Norwegian Escape - among the reasons NCLH expects a breakout earnings year in 2016. The newbuild is pictured following its mid-August float-out at Meyer Werft (Photo: Meyer Werft)
Comfort with the balance of 2015, a longer booking curve, ceo Frank Del Rio-led revenue initiatives and Norwegian Escape are factors contributing to what looks to be an upbeat 2016 for Norwegian Cruise Line Holdings' financial performance.

During recent investor meetings the NCLH management tone was 'decidedly bullish,' stating 2016 will be a breakout year for earnings, Wells Fargo Securities said in a note.

When it comes to the booking curve, NCLH reported 196 days versus 158 days for the consolidated company, driven by the Norwegian brand, according to Wells Fargo analyst Tim Conder.

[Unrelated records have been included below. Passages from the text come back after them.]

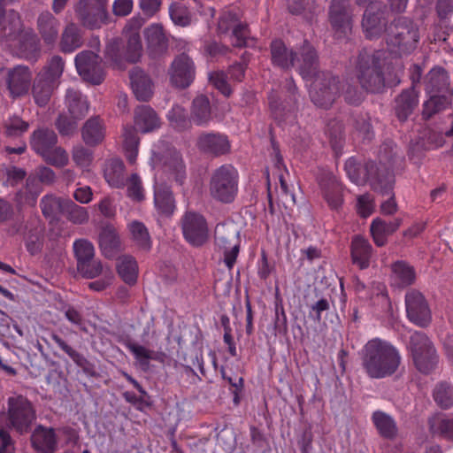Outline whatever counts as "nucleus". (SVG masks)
<instances>
[{
    "label": "nucleus",
    "instance_id": "1",
    "mask_svg": "<svg viewBox=\"0 0 453 453\" xmlns=\"http://www.w3.org/2000/svg\"><path fill=\"white\" fill-rule=\"evenodd\" d=\"M395 146L391 141L385 142L380 148V164L368 161L362 168L353 157L349 158L344 165L349 180L361 185L369 181L372 188L380 194H388L395 183V176L392 169L387 165L393 161L396 151Z\"/></svg>",
    "mask_w": 453,
    "mask_h": 453
},
{
    "label": "nucleus",
    "instance_id": "2",
    "mask_svg": "<svg viewBox=\"0 0 453 453\" xmlns=\"http://www.w3.org/2000/svg\"><path fill=\"white\" fill-rule=\"evenodd\" d=\"M270 54L273 66L283 71L295 68L303 80L311 81L318 73V53L307 40L296 49L288 48L280 39L273 40Z\"/></svg>",
    "mask_w": 453,
    "mask_h": 453
},
{
    "label": "nucleus",
    "instance_id": "3",
    "mask_svg": "<svg viewBox=\"0 0 453 453\" xmlns=\"http://www.w3.org/2000/svg\"><path fill=\"white\" fill-rule=\"evenodd\" d=\"M362 366L372 379L393 375L401 364L398 349L390 342L374 338L366 342L362 350Z\"/></svg>",
    "mask_w": 453,
    "mask_h": 453
},
{
    "label": "nucleus",
    "instance_id": "4",
    "mask_svg": "<svg viewBox=\"0 0 453 453\" xmlns=\"http://www.w3.org/2000/svg\"><path fill=\"white\" fill-rule=\"evenodd\" d=\"M385 66L383 50H360L354 64V70L361 88L369 93H380L386 86L398 84L399 80L395 81L386 78Z\"/></svg>",
    "mask_w": 453,
    "mask_h": 453
},
{
    "label": "nucleus",
    "instance_id": "5",
    "mask_svg": "<svg viewBox=\"0 0 453 453\" xmlns=\"http://www.w3.org/2000/svg\"><path fill=\"white\" fill-rule=\"evenodd\" d=\"M154 174V203L157 213L162 217L170 216V187L163 178L170 159V145L165 139L159 140L152 150Z\"/></svg>",
    "mask_w": 453,
    "mask_h": 453
},
{
    "label": "nucleus",
    "instance_id": "6",
    "mask_svg": "<svg viewBox=\"0 0 453 453\" xmlns=\"http://www.w3.org/2000/svg\"><path fill=\"white\" fill-rule=\"evenodd\" d=\"M388 50L395 57L411 54L419 41L418 27L406 17H399L389 23L385 35Z\"/></svg>",
    "mask_w": 453,
    "mask_h": 453
},
{
    "label": "nucleus",
    "instance_id": "7",
    "mask_svg": "<svg viewBox=\"0 0 453 453\" xmlns=\"http://www.w3.org/2000/svg\"><path fill=\"white\" fill-rule=\"evenodd\" d=\"M4 20L3 26L6 27L5 35L0 37V41L18 38V55L28 61H36L41 53L40 40L32 29H21L22 24L19 14L15 11L4 12Z\"/></svg>",
    "mask_w": 453,
    "mask_h": 453
},
{
    "label": "nucleus",
    "instance_id": "8",
    "mask_svg": "<svg viewBox=\"0 0 453 453\" xmlns=\"http://www.w3.org/2000/svg\"><path fill=\"white\" fill-rule=\"evenodd\" d=\"M187 332L176 339L178 349L176 350L177 359L175 369L180 374L179 382L183 387L196 384L201 378L195 372L194 369L198 368L203 376H206L203 361L191 339H187Z\"/></svg>",
    "mask_w": 453,
    "mask_h": 453
},
{
    "label": "nucleus",
    "instance_id": "9",
    "mask_svg": "<svg viewBox=\"0 0 453 453\" xmlns=\"http://www.w3.org/2000/svg\"><path fill=\"white\" fill-rule=\"evenodd\" d=\"M5 420L8 428L19 435L32 431L36 421V410L34 403L21 394H13L6 401Z\"/></svg>",
    "mask_w": 453,
    "mask_h": 453
},
{
    "label": "nucleus",
    "instance_id": "10",
    "mask_svg": "<svg viewBox=\"0 0 453 453\" xmlns=\"http://www.w3.org/2000/svg\"><path fill=\"white\" fill-rule=\"evenodd\" d=\"M58 136L49 128L35 130L30 138V146L35 152L42 156L49 164L62 167L68 163L66 151L57 146Z\"/></svg>",
    "mask_w": 453,
    "mask_h": 453
},
{
    "label": "nucleus",
    "instance_id": "11",
    "mask_svg": "<svg viewBox=\"0 0 453 453\" xmlns=\"http://www.w3.org/2000/svg\"><path fill=\"white\" fill-rule=\"evenodd\" d=\"M239 175L231 165H223L211 175L209 190L211 196L220 203H232L238 192Z\"/></svg>",
    "mask_w": 453,
    "mask_h": 453
},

The cruise operator hasn't issued formal guidance for 2016, but Conder said management indicated the higher end of a 3% to 4% increase in constant currency net yields and a 1% to 2% increase in net cruise costs are reasonable assumptions. The higher end of projected net cruise costs figures investments related to China and Cuba.

Wells Fargo said modest share repurchases are increasingly likely in the second half of 2015, with more sizable repurchases in 2016.

NCLH management reaffirmed a 'high degree of confidence' the company will meet its goals of $5 earnings per share in 2017 and a 14% increase in return on invested capital in 2018, Conder said.

The brokerage added a penny to its EPS projections for NCLH this year and next, with the 2015 number going to $2.89 and 2016's to $4.02, reflecting updated net yield, net cruise costs, fuel costs and share repurchase assumptions.

Wells Fargo raised its valuation range for NCLH to $65 to $68, from $63 to $66, and reiterated its 'outperform' (buy) rating.

NCLH shares closed at $61.81, up 41 cents, on Tuesday.